* Start MATERIALS PROVIDED *

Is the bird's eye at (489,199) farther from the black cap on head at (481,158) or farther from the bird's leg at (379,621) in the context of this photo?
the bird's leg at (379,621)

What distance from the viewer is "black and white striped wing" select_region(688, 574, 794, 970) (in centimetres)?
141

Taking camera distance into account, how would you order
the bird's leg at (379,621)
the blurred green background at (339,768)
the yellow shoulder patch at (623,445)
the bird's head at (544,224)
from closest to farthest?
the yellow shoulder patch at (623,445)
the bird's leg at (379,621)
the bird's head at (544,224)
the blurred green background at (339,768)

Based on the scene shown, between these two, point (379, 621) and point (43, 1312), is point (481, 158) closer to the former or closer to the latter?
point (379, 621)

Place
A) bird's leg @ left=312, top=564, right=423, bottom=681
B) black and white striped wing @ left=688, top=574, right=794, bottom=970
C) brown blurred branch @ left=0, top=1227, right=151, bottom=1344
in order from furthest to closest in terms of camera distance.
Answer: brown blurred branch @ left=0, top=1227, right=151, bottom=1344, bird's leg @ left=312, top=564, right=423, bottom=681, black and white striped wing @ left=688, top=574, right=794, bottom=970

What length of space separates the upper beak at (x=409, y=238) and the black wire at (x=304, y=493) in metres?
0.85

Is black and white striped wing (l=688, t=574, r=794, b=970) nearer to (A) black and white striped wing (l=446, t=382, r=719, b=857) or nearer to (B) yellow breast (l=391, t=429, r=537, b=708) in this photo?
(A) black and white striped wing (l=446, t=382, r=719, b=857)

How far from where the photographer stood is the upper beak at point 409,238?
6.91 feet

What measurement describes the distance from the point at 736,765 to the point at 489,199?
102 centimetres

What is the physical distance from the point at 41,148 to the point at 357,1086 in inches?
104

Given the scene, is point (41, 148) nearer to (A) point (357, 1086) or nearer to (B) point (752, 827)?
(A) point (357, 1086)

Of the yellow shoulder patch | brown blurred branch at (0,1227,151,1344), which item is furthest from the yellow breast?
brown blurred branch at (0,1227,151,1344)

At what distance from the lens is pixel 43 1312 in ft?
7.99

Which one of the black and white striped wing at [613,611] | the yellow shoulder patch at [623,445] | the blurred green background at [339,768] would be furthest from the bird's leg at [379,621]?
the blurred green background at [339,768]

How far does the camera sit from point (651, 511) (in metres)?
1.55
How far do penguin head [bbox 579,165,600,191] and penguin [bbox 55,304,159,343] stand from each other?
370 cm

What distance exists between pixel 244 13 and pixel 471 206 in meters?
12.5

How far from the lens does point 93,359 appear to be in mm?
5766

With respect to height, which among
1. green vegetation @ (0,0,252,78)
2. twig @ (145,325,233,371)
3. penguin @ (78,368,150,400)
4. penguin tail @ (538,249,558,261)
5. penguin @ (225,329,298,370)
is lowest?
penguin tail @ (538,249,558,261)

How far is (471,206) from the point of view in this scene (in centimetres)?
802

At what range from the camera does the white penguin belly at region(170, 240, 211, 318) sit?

* End MATERIALS PROVIDED *

- **DIRECTIONS FOR THIS TASK**: Rename "photographer" to "camera operator" throughout all the items above, and leave every other word unchanged.

- **WRITTEN RESPONSE**:
Is the bird's eye at (489,199) farther from the black cap on head at (481,158) or farther from the bird's leg at (379,621) in the context of this photo?
the bird's leg at (379,621)

What distance from the viewer is "black and white striped wing" select_region(688, 574, 794, 970) (in centimetres)?
141

Taking camera distance into account, how would you order
the bird's leg at (379,621)
the blurred green background at (339,768)
the yellow shoulder patch at (623,445)
the bird's head at (544,224)
from closest to farthest?
the yellow shoulder patch at (623,445)
the bird's leg at (379,621)
the bird's head at (544,224)
the blurred green background at (339,768)

Based on the scene shown, between these two, point (379, 621) and point (43, 1312), is point (481, 158) closer to the former or closer to the latter?
point (379, 621)

Place
A) bird's leg @ left=312, top=564, right=423, bottom=681
B) black and white striped wing @ left=688, top=574, right=794, bottom=970
C) brown blurred branch @ left=0, top=1227, right=151, bottom=1344
in order from furthest to closest in terms of camera distance.
Answer: brown blurred branch @ left=0, top=1227, right=151, bottom=1344, bird's leg @ left=312, top=564, right=423, bottom=681, black and white striped wing @ left=688, top=574, right=794, bottom=970

What length of space separates the upper beak at (x=409, y=238) and the black wire at (x=304, y=493) in metres?
0.85

Is black and white striped wing (l=688, t=574, r=794, b=970) nearer to (A) black and white striped wing (l=446, t=382, r=719, b=857) or nearer to (B) yellow breast (l=391, t=429, r=537, b=708) in this photo?
(A) black and white striped wing (l=446, t=382, r=719, b=857)

How far from where the camera operator stood is the upper beak at point 409,238?
6.91 feet

What measurement describes the distance from the point at 736,765 to the point at 489,199?
102 centimetres

What is the physical distance from the point at 41,148 to the point at 357,1086 in inches?
104

Given the scene, is point (41, 148) nearer to (A) point (357, 1086) or nearer to (B) point (752, 827)?
(A) point (357, 1086)

Of the yellow shoulder patch | brown blurred branch at (0,1227,151,1344), which item is furthest from the yellow breast?
brown blurred branch at (0,1227,151,1344)

At what distance from the lens is pixel 43 1312 in ft?
7.99

Which one of the black and white striped wing at [613,611] | the yellow shoulder patch at [623,445] | the blurred green background at [339,768] would be furthest from the bird's leg at [379,621]?
the blurred green background at [339,768]

How far does the camera sit from point (651, 511) (in metres)?
1.55
How far do penguin head [bbox 579,165,600,191] and penguin [bbox 55,304,159,343] stand from each other?
370 cm

What distance exists between pixel 244 13 and pixel 471 206 in meters?
12.5

How far from the lens does point 93,359 appear to be in mm?
5766

With respect to height, which among
1. green vegetation @ (0,0,252,78)
2. twig @ (145,325,233,371)
3. penguin @ (78,368,150,400)
4. penguin tail @ (538,249,558,261)
5. penguin @ (225,329,298,370)
is lowest?
penguin tail @ (538,249,558,261)

How far is (471,206) from the point of view in this scene (in centimetres)?
802

At what range from the camera does the white penguin belly at region(170, 240, 211, 318) sit?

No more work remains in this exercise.